Estoy triste, sí; no sólo por la crueldad rampante del terrorismo; no sólo por el dolor prolongado de los que aguardan con angustia que se encuentre un pedazo del cuerpo de un ser querido; no sólo por el temor de que nuevos ataques cubran de luto nuevas familias y de más lágrimas nuestra tierra…
Estoy triste porque los seres humanos nos arrojamos lodo y sangre cuando no podemos hablar; nos herimos más allá de lo decible cuando no supimos encontrar qué decirnos. Nuestro último lenguaje es privarnos de la vida; nuestro último mensaje es matarnos.

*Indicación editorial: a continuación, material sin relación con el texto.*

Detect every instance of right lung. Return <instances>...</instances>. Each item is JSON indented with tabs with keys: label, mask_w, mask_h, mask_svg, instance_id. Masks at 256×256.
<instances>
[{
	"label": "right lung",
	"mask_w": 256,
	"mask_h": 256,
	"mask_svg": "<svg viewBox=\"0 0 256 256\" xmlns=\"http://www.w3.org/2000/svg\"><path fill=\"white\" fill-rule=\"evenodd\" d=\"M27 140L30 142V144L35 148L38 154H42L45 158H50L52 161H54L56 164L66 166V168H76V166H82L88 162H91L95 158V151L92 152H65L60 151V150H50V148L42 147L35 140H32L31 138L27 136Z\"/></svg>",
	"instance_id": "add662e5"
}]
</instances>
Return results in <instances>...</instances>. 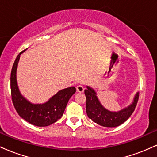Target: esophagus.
Returning a JSON list of instances; mask_svg holds the SVG:
<instances>
[{
	"mask_svg": "<svg viewBox=\"0 0 157 157\" xmlns=\"http://www.w3.org/2000/svg\"><path fill=\"white\" fill-rule=\"evenodd\" d=\"M76 89H77V92L81 93V92H83V91H84V87L82 86H81V85H79V86H77L76 87Z\"/></svg>",
	"mask_w": 157,
	"mask_h": 157,
	"instance_id": "1",
	"label": "esophagus"
}]
</instances>
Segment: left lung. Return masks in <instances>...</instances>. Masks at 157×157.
Masks as SVG:
<instances>
[{"mask_svg":"<svg viewBox=\"0 0 157 157\" xmlns=\"http://www.w3.org/2000/svg\"><path fill=\"white\" fill-rule=\"evenodd\" d=\"M84 92L86 97V113L92 121L103 127L113 128L120 125L131 116L137 104L139 92L136 93L132 103L118 111L106 109L97 97L95 90L86 86Z\"/></svg>","mask_w":157,"mask_h":157,"instance_id":"obj_1","label":"left lung"}]
</instances>
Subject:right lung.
<instances>
[{"label":"right lung","instance_id":"add662e5","mask_svg":"<svg viewBox=\"0 0 157 157\" xmlns=\"http://www.w3.org/2000/svg\"><path fill=\"white\" fill-rule=\"evenodd\" d=\"M23 52L16 57L11 71L10 86L12 102L21 118L33 125L46 127L61 118L68 100L76 92V89L75 87H69L60 90L44 103H32L29 101L21 94L17 82V65L21 55Z\"/></svg>","mask_w":157,"mask_h":157}]
</instances>
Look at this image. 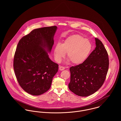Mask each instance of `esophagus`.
<instances>
[{
    "label": "esophagus",
    "mask_w": 121,
    "mask_h": 121,
    "mask_svg": "<svg viewBox=\"0 0 121 121\" xmlns=\"http://www.w3.org/2000/svg\"><path fill=\"white\" fill-rule=\"evenodd\" d=\"M59 69H60V70H61V71L65 69V67H62V66H60V67H59Z\"/></svg>",
    "instance_id": "34e87169"
}]
</instances>
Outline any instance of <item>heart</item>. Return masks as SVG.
I'll return each instance as SVG.
<instances>
[{
	"label": "heart",
	"mask_w": 121,
	"mask_h": 121,
	"mask_svg": "<svg viewBox=\"0 0 121 121\" xmlns=\"http://www.w3.org/2000/svg\"><path fill=\"white\" fill-rule=\"evenodd\" d=\"M92 48L90 41L82 36L75 35L67 38L62 44L54 47L53 52L56 60L59 62L67 53V58L74 65L83 63L88 56Z\"/></svg>",
	"instance_id": "obj_1"
}]
</instances>
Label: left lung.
<instances>
[{"label": "left lung", "mask_w": 121, "mask_h": 121, "mask_svg": "<svg viewBox=\"0 0 121 121\" xmlns=\"http://www.w3.org/2000/svg\"><path fill=\"white\" fill-rule=\"evenodd\" d=\"M95 50L82 64L70 68L69 89L75 95L87 96L104 84L109 65L108 54L102 41L95 38Z\"/></svg>", "instance_id": "1"}]
</instances>
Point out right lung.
Instances as JSON below:
<instances>
[{
    "label": "right lung",
    "instance_id": "1",
    "mask_svg": "<svg viewBox=\"0 0 121 121\" xmlns=\"http://www.w3.org/2000/svg\"><path fill=\"white\" fill-rule=\"evenodd\" d=\"M57 27L35 29L19 41L13 68L17 82L27 93L39 95L50 88L59 65L49 57Z\"/></svg>",
    "mask_w": 121,
    "mask_h": 121
}]
</instances>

Estoy triste por la certeza oscura que tantos tenemos de que los muertos de Londres no serán los últimos. Sus vidas segadas con odio quedarán amontonadas en los vagones de un tren que no acaba, que sólo carga y carga cadáveres prematuros. ¡Tren inicuo que por igual lleva niños abortados, víctimas de guerra, jóvenes suicidas, inocentes caídos en una calle cualquiera, en un día cualquiera, por una causa cualquiera!
Mi consuelo único es ver en ese tren a Cristo, que dejó atado el absurdo de su muerte inicua al absurdo de todos los de Londres, Madrid, Bagdad, Hiroshima o Nueva York. Entre la montaña de los que fueron arrancados de la vida, la flor de la vida, Jesucristo, es la luz única, y la voz única, y la esperanza única.
¡Oh dolor, que empaña mi consuelo, ver qué poco se nombra a Cristo cuando se nombra a los que ahora han subido a su mismo tren!